ACTIVITY 1
From the commutative algebra excerpt, copy the passage that begins at the words "For (5.5.3), if" and stops after "where $x^2 = xy = 0$.".
ACTIVITY 2
Carry on the commutative algebra excerpt past its final sentence.

Also, if (5.4.3) holds, that is, if $\bold R$ is
Gorenstein, then its quotient ring $R[u,t]$ $=$ $\bold R[1/u]$ is
Gorenstein, so since $t$ is an indeterminate and $u$ $=$ $1/t$ it
follows that $R$ is Gorenstein.
For (5.5.3), if $(R,M)$ is a regular local ring that
is not a field and $J$ $=$ $M$,
then $u\bold R$ is prime, and it is clear that $u\bold R$ has
no cover, so (2) does not imply (1). To see that (1) does
not imply (2), let $F$ be a field and let
$R = F[[X,Y]]/(X^2,XY) = F[[x,y]]$ and let $J = (x,y)R$. Then
the form ring of $R$ with respect to $J$ is $R[u, tJ]/(u)$
and is isomorphic to the
graded ring $F[X,Y]/(X^2,XY) = F[x,y]$, where $x^2 = xy = 0$.
Since the ideal (0) of this ring is reducible and has
the unique cover $xF[x,y]$, $u\bold R$ is reducible and has the unique
cover $(u,tx)\bold R$.

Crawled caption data
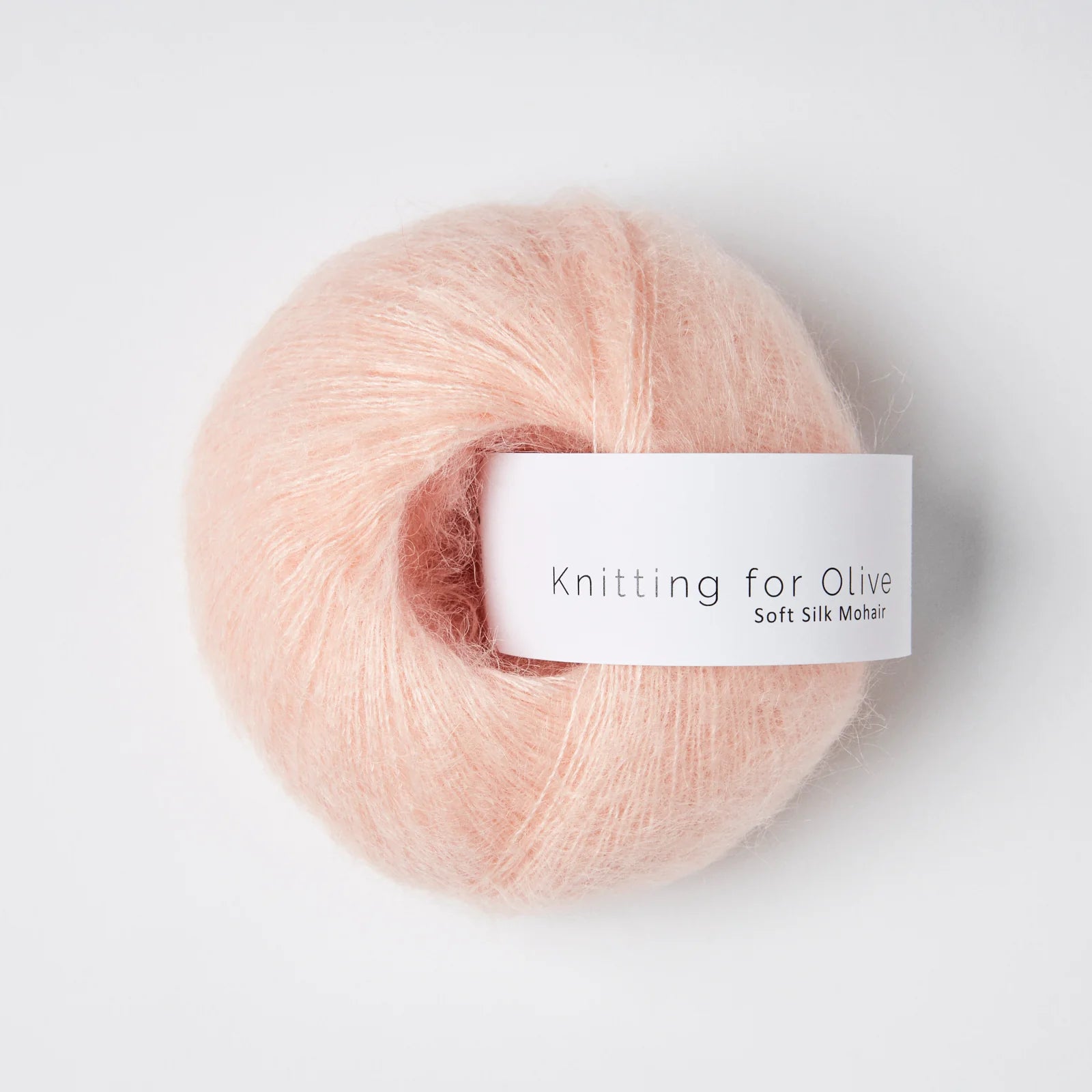 Knitting for Olive Soft Silk Mohair - Knitting for Olive - Poppy Rose - The Little Yarn Store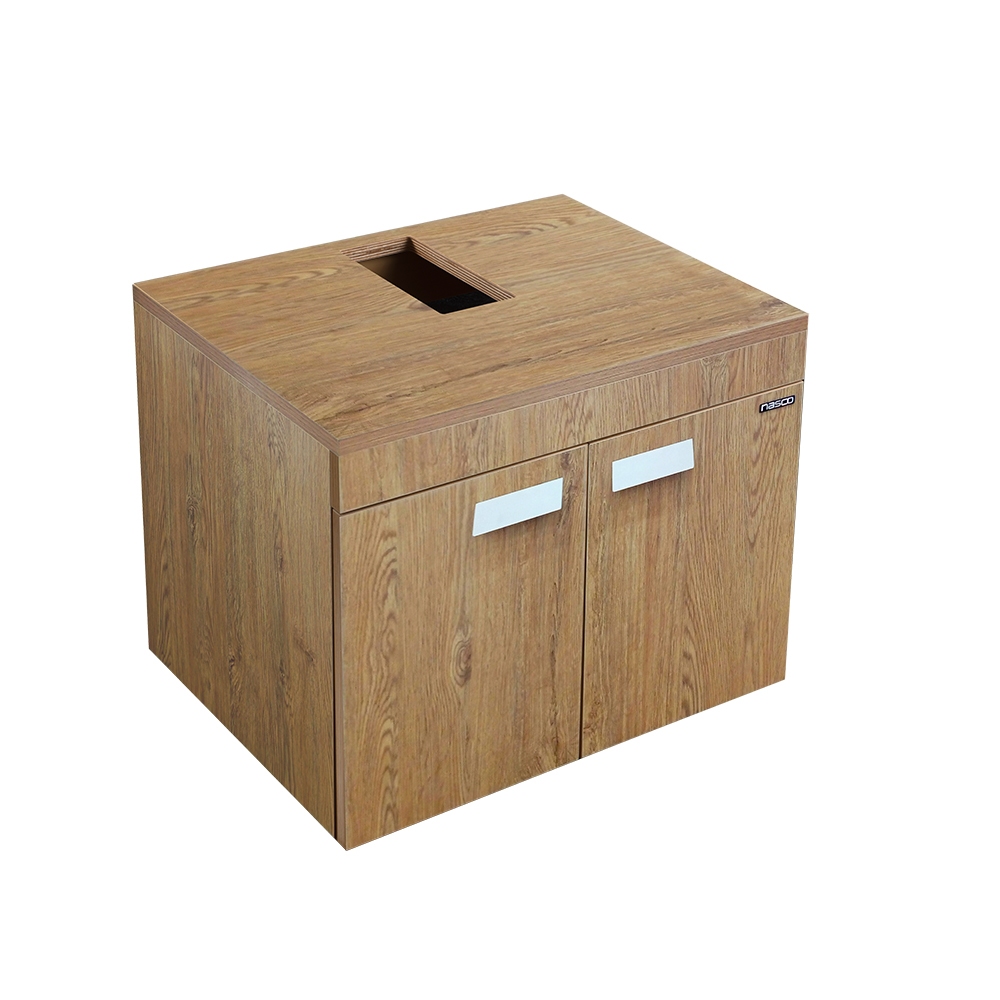NASCO ตู้เฟอร์นิเจอร์แบบแขวนลอย CS-9101-OK : BIRCH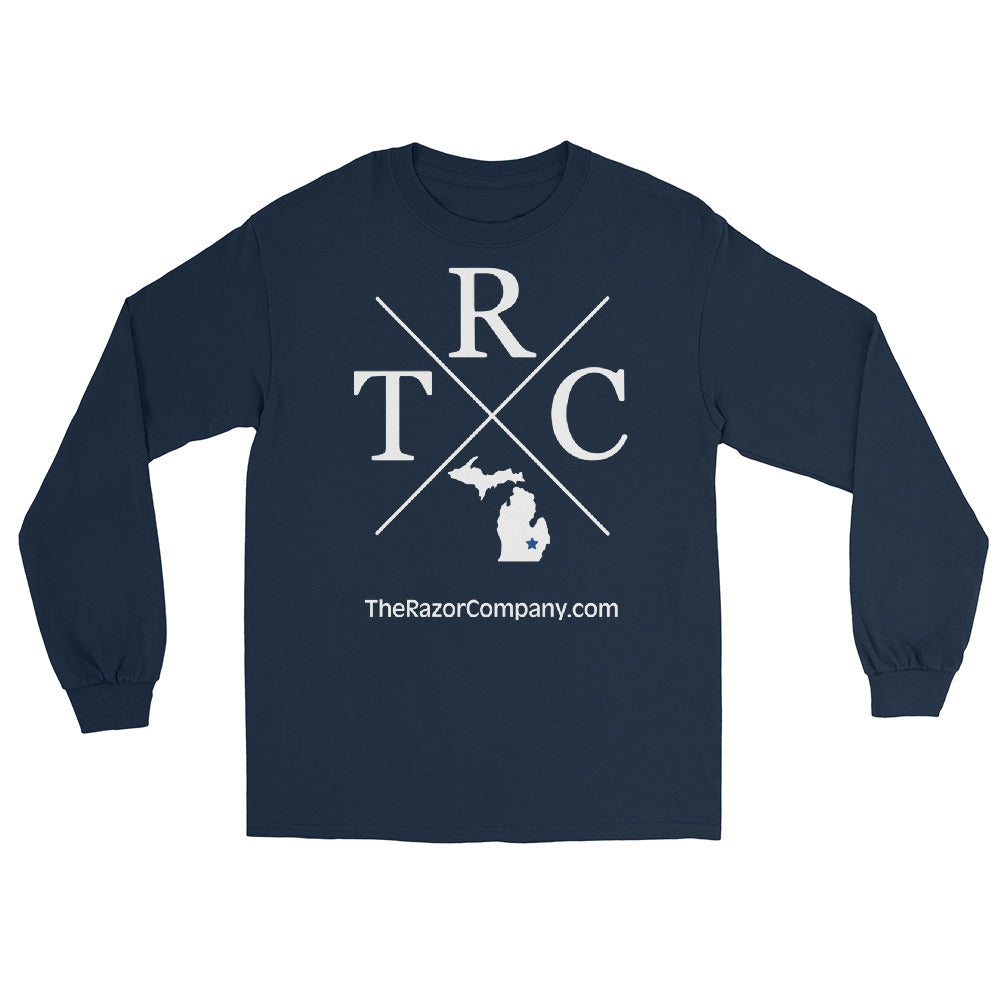 TRC Men’s Long Sleeve Shirt
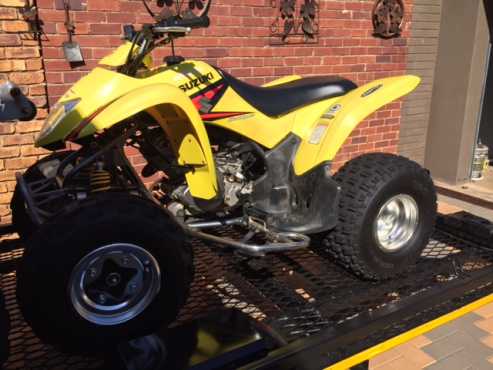 Ltz 250 quad for sale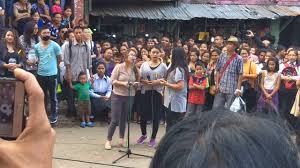 Everypixel aggregates free photos from more than 40 image sources. Mizoram Zaithiam Filawr Zoramchhani Estheri Zomuanpuii At Charity Mobile Concert Youtube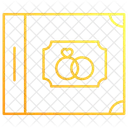 Wedding Album Icon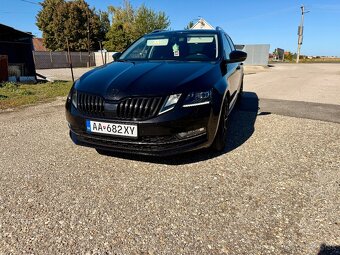 Škoda Octavia 3 Combi,Facelift , FullLed - 3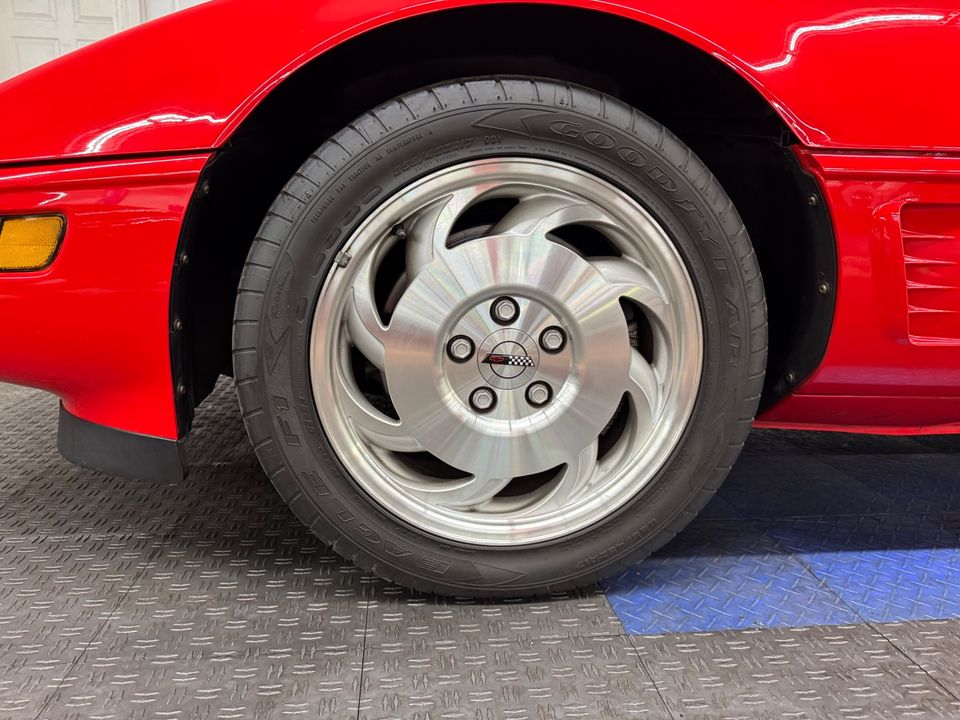 1995 Chevrolet Corvette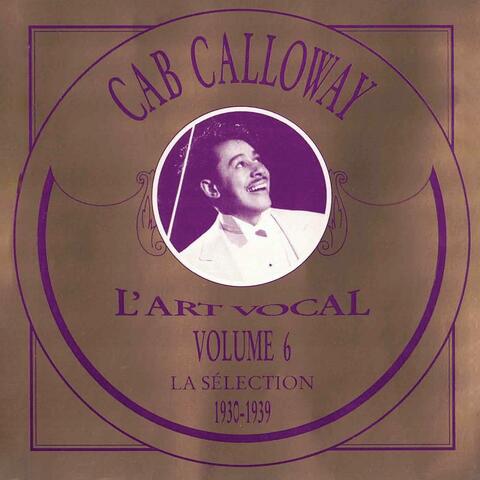L'art vocal (1930-1939), Vol. 6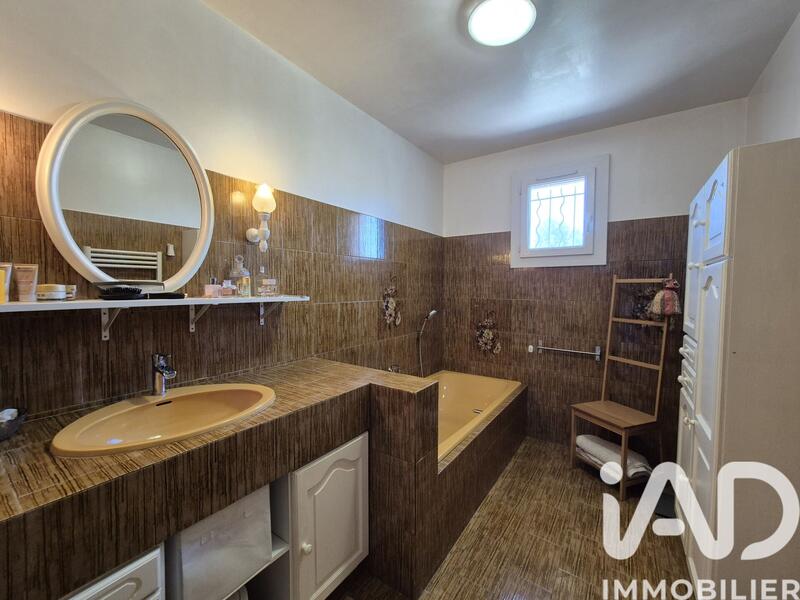 Maison - 155 m² - 7 pièces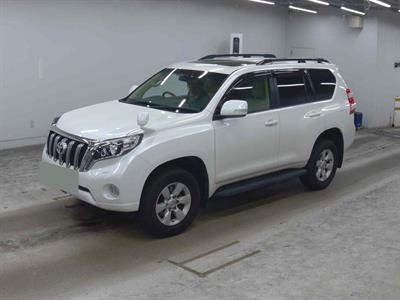 2016 Toyota Land Cruiser Prado - Thumbnail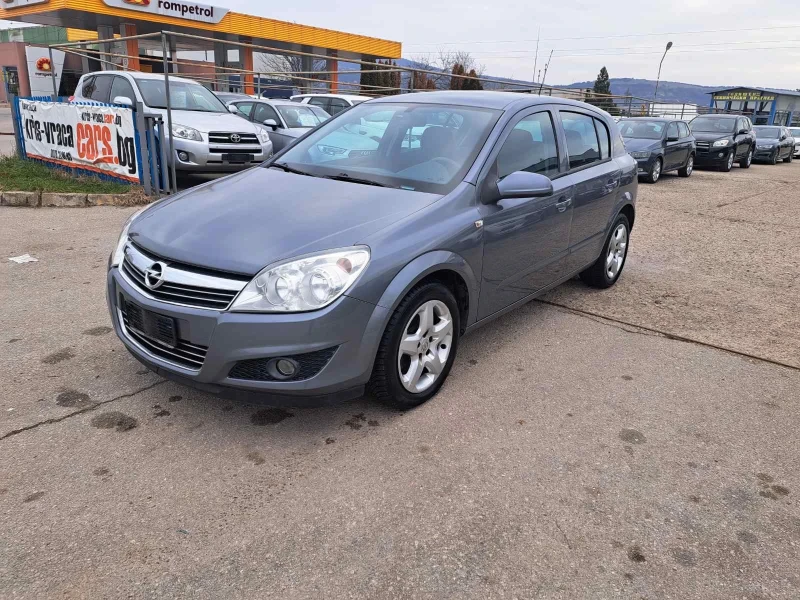 Opel Astra 1.7 CDTI, снимка 3 - Автомобили и джипове - 48793410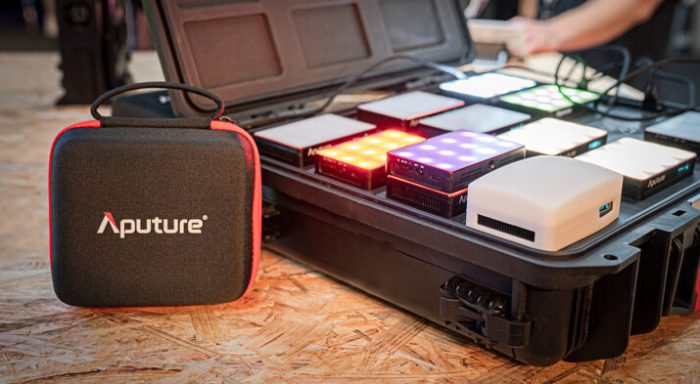 Aputure MC Pro Testing the Most Powerful Mini RGB LED Light for Mobile Filming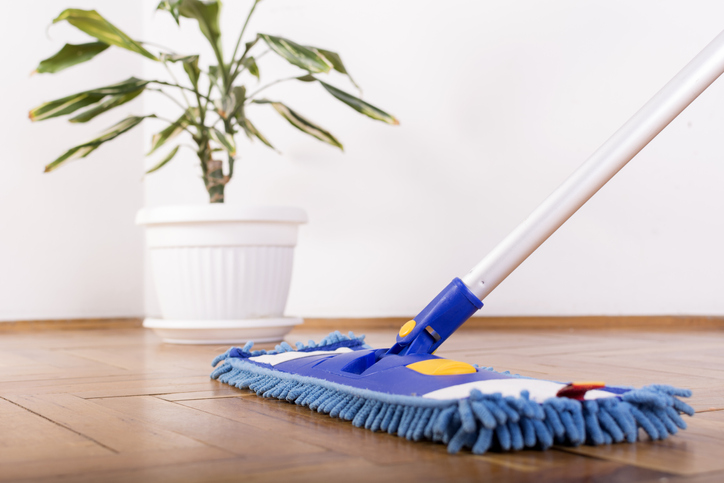  Cómo mantener la casa limpia durante más tiempo: consejos para todos los ambientes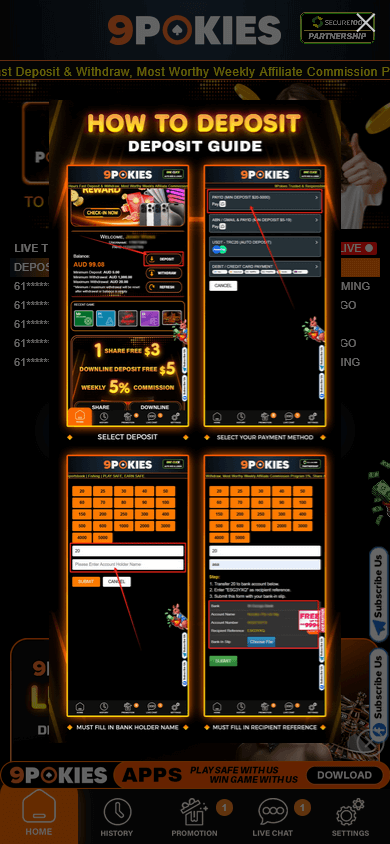 9pokies_casino_homepage_mobile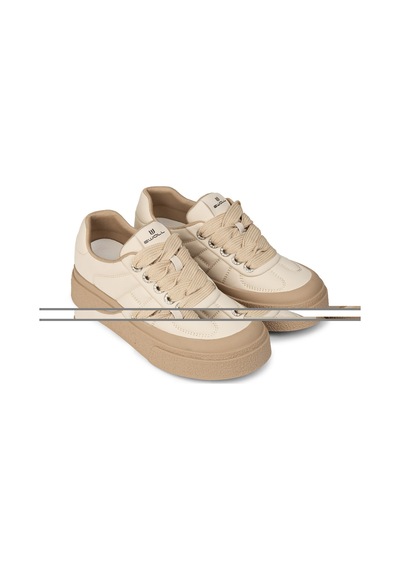 Deery Kadın Bej Sneakers Ayakkabı - E8020zbejc01 Bej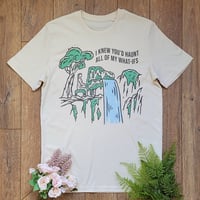 Image 1 of Cardigan Waterfall T-Shirt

ANSWER AREA 1
For (5.5.3), if $(R,M)$ is a regular local ring that
is not a field and $J$ $=$ $M$,
then $u\bold R$ is prime, and it is clear that $u\bold R$ has
no cover, so (2) does not imply (1). To see that (1) does
not imply (2), let $F$ be a field and let
$R = F[[X,Y]]/(X^2,XY) = F[[x,y]]$ and let $J = (x,y)R$. Then
the form ring of $R$ with respect to $J$ is $R[u, tJ]/(u)$
and is isomorphic to the
graded ring $F[X,Y]/(X^2,XY) = F[x,y]$, where $x^2 = xy = 0$.

ANSWER AREA 2
For (5.5.4), if $\altitude(R)$ $>$ $0$ and $u\bold R$ has a
unique cover, then $u\bold R$ cannot be irreducible, since
$(u,M,tJ)\bold R$ is a prime divisor of $u\bold R$ (by (5.1.3)
$\Rightarrow$ (5.1.1)) and $\hgt((u,M,tJ)\bold R)$ $>$ $1$ (so
$u\bold R$ is not even primary).
Finally, for (5.5.5), it follows from (5.2.4) and (5.3) that
$uR[u,tJ]$ does not have a unique cover, \qed
\enddemo
In passing, it should be noted that (5.5.2) and (5.4.1)
$\Rightarrow$ (5.4.4) show that
the form ring $\bold F$ $=$ $\bold F (L,(x,y)L)$ is Gorenstein.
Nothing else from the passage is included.